GiveSendGo was built as a kind of conservative, faith-based alternative to GoFundMe, and it has crowdfunded small fortunes for plenty of conservative heroes accused of violent or bigoted actions. For example, it hosted a campaign that raised $836,000 for Shiloh Hendrix, the white mother who called a child on a playground the N-word. It is also where Kyle Rittenhouse raised more than $586,000 for his defense after he killed two men in 2020. Many Jan. 6 insurrectionists—even those who assaulted police officers in their efforts to overturn the election—turned to this platform when they wanted help.
But the site’s Ross fundraiser, which has raised more than $171,000, reveals an even darker side of these crowdfunding efforts.
Titled “Stand With Our Brave ICE Hero,” the fundraiser is a legitimate campaign connected to the agent. It has been shared by Jacob Wells, a co-founder of GiveSendGo, who has personally vouched, on social media, that the funds will go to Ross. It was boosted by major conservative accounts, as well as the right-wing news outlet Alpha News, which was the first publication to share video from Ross’ perspective of the Minneapolis encounter.
But skim to the third paragraph of its description of the event, and you’ll see—or would have seen, as the page has since been edited—a rather odd description of the situation: “This didn’t happen in a vacuum—it’s the direct result of anti-American traitors like Minneapolis Mayor Jacob Frey (who is Jewish) fanning the flames of resistance.”
In case that reference to Frey’s religion isn’t enough, there are other tells about this particular fundraiser’s specific white supremacist leanings. The fundraiser’s URL is www.givesendgo.com/Theyallmustgo. Then there’s the opener, addressing “America First patriots”—a signal, often, to the more white supremacist element of the right. The text also speaks of “illegal aliens … flooding our nation … and threatening our sovereignty” and of efforts to “purge … parasites from our soil,” dehumanizing rhetoric that evokes Great Replacement conspiracy theories.

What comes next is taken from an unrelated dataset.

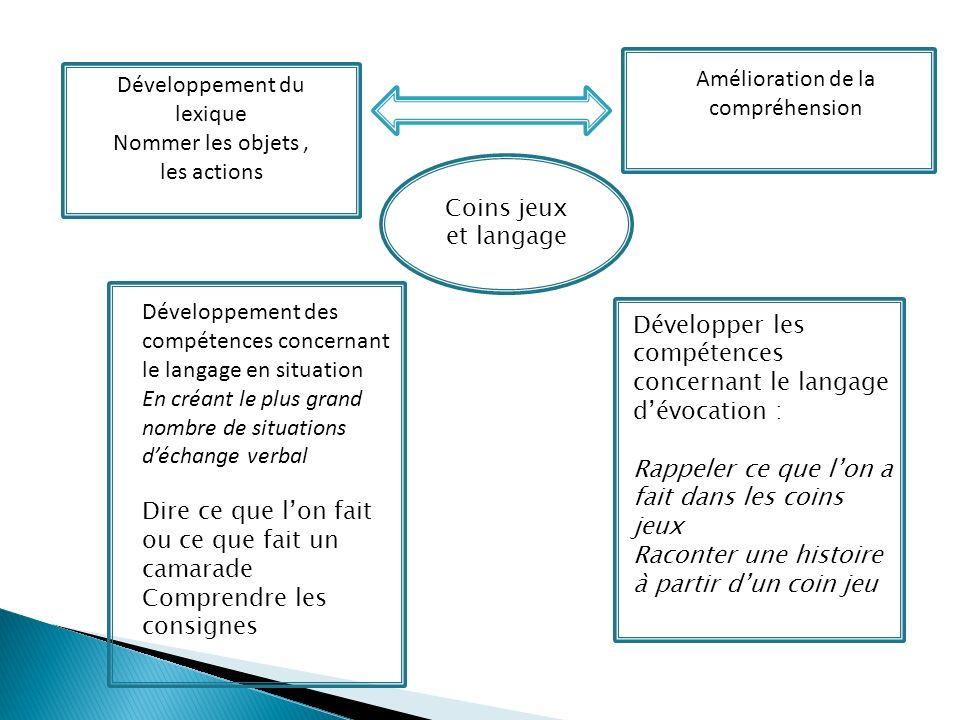 Coins jeux et langage Développement du lexique Nommer les objets, les actions Amélioration de la compréhension Développement des compétences concernan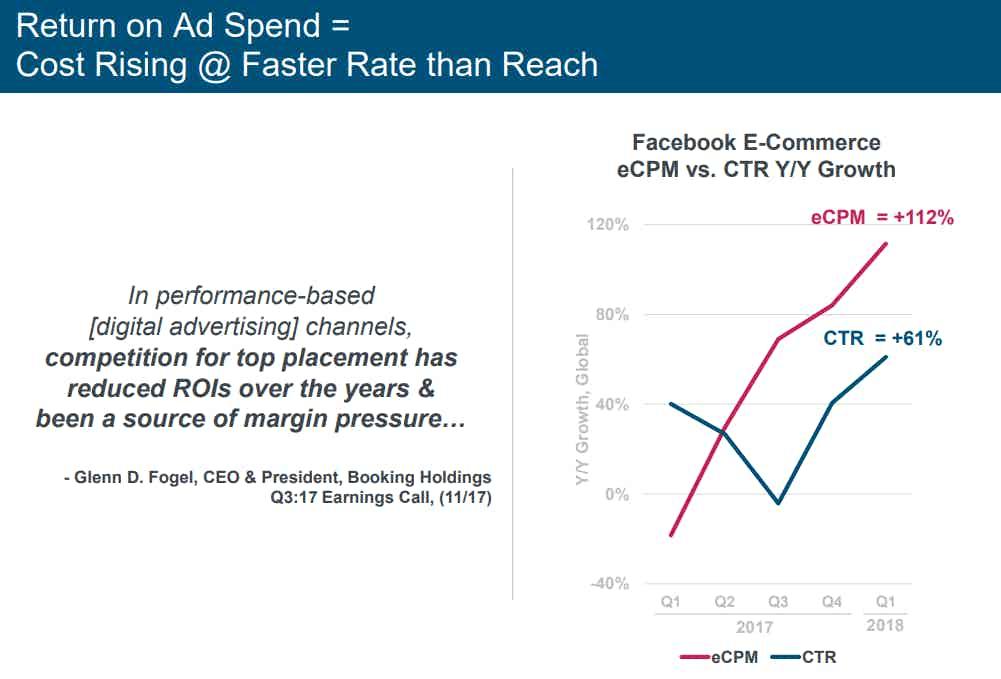 Facebook eCPM vs CTR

But we don’t actually need to decipher the language here, because the man who created the account is an avowed white supremacist who has no desire to hide his views. On X, the man—who goes by Tom Hennessey, it’s unclear if that is his real name—defended the killing by asking if Good was a “negrophile” and arguing that “American stormtroopers … should be able to use extraordinary violence on our behalf.” He celebrates whiteness on his account, argues for the protection of “White American bloodlines,” and promotes the idea that Jews ruin white nations by “flooding” them with immigrants.
It’s not clear if he has any direct connection to Ross, but this isn’t his first fundraiser. In November, Hennessey set up a GoFundMe page for a 20-year-old Mississippi State University student who yelled “Fuck the Jews” at Barstool Sports founder Dave Portnoy. (The page said that Jewish complaints about “hate speech” were weaponized to get “the goyim get locked up.”) And in December, Hennessey set up another page, this time for Crystal Wilsey, a woman who repeatedly used the N-word at a Somali American couple and declared herself to be “a racist.” In fact, the ICE agent page was admittedly out of character for Hennessey, as it didn’t involve an explicitly racist incident. But it did establish this as, at minimum, a hobby for him.

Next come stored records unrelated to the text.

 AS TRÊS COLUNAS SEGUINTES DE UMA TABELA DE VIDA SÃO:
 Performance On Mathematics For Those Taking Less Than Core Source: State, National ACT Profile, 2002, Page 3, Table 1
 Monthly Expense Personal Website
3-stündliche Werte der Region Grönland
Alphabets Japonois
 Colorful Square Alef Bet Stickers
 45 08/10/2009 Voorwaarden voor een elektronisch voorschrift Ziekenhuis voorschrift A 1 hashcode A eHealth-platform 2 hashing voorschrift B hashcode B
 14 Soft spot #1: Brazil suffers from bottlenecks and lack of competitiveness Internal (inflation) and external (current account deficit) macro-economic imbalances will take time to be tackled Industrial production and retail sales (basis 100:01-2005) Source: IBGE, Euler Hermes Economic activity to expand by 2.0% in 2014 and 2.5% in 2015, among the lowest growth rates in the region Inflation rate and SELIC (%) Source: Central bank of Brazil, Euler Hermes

The people who donated to this GoFundMe, or those who just expressed interest, such as Megyn Kelly, may not have all read the page or clocked its white supremacist origins. It has since been edited to remove the reference to Frey’s Judaism; it has not been toned down that much overall. But this incident shows the carelessness behind right-wing solidarity. Ross’ supporters, acting on a kind of anti-left impulse, may think they’re helping their movement by supporting patriots. They are also exposing overt hatred at the core of the anti-immigrant movement.